Weliswaar kan bij een beheersverordening ook feitelijk bestaand gebruik, dat in strijd was met het voorheen geldende planologische regime, worden toegestaan, maar dat laat onverlet dat aan de vaststelling van een beheersverordening een deugdelijke planologische afweging ten grondslag dient te liggen. Dat geldt te meer voor zover met een beheersverordening illegaal bestaand gebruik, dan wel planologisch niet volledig gereguleerd gebruik, wordt toegestaan (vergelijk de uitspraak van de Afdeling van 27 december 2017, ECLI:NL:RVS:2017:3569, onder 4.2). Uit de beheersverordening noch uit de toelichting daarbij blijkt dat een dergelijke planologische afweging plaats heeft gevonden voor het alsnog legaliseren van het bestaande gebruik.

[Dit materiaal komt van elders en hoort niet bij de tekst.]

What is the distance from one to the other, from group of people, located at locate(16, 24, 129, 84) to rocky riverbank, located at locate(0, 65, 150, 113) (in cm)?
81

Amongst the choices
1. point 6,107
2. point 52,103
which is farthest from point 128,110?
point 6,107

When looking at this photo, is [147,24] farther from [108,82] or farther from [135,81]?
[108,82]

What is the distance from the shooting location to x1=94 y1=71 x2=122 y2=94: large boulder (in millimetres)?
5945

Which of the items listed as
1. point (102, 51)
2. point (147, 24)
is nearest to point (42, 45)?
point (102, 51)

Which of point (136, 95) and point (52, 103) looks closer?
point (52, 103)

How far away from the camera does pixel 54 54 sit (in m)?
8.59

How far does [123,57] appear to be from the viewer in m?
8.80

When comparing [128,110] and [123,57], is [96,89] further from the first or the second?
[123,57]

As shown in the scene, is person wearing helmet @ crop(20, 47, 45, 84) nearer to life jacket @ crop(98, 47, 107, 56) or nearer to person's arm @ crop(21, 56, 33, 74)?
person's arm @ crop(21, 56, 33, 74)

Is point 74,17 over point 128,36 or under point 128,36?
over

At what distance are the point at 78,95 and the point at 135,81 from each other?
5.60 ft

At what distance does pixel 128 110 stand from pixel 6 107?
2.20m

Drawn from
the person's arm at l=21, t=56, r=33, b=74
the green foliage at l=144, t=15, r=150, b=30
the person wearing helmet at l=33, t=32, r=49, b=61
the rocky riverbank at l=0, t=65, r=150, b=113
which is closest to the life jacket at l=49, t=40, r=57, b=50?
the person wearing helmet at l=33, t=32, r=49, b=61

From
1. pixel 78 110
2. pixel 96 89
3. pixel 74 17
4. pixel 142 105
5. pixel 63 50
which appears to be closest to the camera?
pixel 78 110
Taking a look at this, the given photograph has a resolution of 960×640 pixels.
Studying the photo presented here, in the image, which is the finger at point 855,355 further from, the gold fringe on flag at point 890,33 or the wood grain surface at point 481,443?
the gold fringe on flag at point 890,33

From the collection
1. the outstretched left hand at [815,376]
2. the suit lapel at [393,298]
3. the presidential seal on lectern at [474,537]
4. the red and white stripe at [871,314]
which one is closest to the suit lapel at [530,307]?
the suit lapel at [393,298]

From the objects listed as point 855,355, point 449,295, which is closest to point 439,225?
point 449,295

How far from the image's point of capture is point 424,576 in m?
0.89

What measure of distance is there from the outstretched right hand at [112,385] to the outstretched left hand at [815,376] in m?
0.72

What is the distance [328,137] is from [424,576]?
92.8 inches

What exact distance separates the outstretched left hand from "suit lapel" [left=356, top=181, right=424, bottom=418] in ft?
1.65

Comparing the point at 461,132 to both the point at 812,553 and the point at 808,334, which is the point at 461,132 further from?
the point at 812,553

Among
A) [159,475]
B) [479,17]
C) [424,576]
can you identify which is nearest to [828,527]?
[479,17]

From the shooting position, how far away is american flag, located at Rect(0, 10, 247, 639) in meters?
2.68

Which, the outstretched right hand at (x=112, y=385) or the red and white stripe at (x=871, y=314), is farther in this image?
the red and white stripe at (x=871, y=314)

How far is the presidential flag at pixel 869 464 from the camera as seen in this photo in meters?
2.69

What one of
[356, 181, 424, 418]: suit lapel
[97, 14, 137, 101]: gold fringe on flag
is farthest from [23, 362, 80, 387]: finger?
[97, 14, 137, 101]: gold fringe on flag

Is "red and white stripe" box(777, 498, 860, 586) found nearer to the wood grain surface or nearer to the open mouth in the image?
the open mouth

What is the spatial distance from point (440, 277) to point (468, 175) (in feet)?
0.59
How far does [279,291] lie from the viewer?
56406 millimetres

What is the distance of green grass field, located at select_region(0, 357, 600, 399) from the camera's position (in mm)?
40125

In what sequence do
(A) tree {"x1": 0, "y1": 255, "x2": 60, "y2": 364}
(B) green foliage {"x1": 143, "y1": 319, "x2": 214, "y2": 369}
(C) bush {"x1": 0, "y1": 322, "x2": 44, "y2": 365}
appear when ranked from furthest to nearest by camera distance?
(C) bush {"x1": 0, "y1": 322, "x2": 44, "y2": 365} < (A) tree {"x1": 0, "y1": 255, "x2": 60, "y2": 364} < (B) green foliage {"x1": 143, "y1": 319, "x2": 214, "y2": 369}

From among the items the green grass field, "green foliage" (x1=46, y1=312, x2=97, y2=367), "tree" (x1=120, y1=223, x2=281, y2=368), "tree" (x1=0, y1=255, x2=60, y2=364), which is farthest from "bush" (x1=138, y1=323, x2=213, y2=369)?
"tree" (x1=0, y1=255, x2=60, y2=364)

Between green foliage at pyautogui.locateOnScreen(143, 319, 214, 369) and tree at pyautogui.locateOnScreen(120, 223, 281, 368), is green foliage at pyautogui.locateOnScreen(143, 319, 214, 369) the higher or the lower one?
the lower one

5.5.    Het voorgaande betekent dat de beheersverordening voor het perceel onverbindend is, voor zover die het scheiden en bewerken van mest door middel van een mestscheider en de opslag van mest buiten daarvoor vergunde bouwwerken toestaat. Het college stelt zich in zoverre dan ook ten onrechte op het standpunt dat de beheersverordening toestemming geeft voor het gebruik waarop het verzoek om handhaving ziet.
5.6.    Gelet op wat hiervoor is overwogen, ziet de Afdeling geen aanleiding om de rechtsgevolgen van het besluit op bezwaar in stand te laten, voor zover dat wordt vernietigd.
Slotoverwegingen
6.       Het college zal een nieuw besluit op bezwaar moeten nemen over het verzoek om handhaving tegen het scheiden en bewerken van mest door middel van een mestscheider en de opslag van mest buiten daarvoor vergunde bouwwerken. In dat nieuw te nemen besluit op bezwaar zal het college moeten beoordelen of het scheiden en bewerken van mest door middel van een mestscheider en de opslag van mest buiten vergunde bouwwerken in strijd is met het ten tijde van het besluit geldende planologisch regime. Als het college tot het oordeel komt dat die activiteiten in strijd zijn met het geldende planologisch regime, zal het college moeten beoordelen of het daartegen handhavend moet optreden.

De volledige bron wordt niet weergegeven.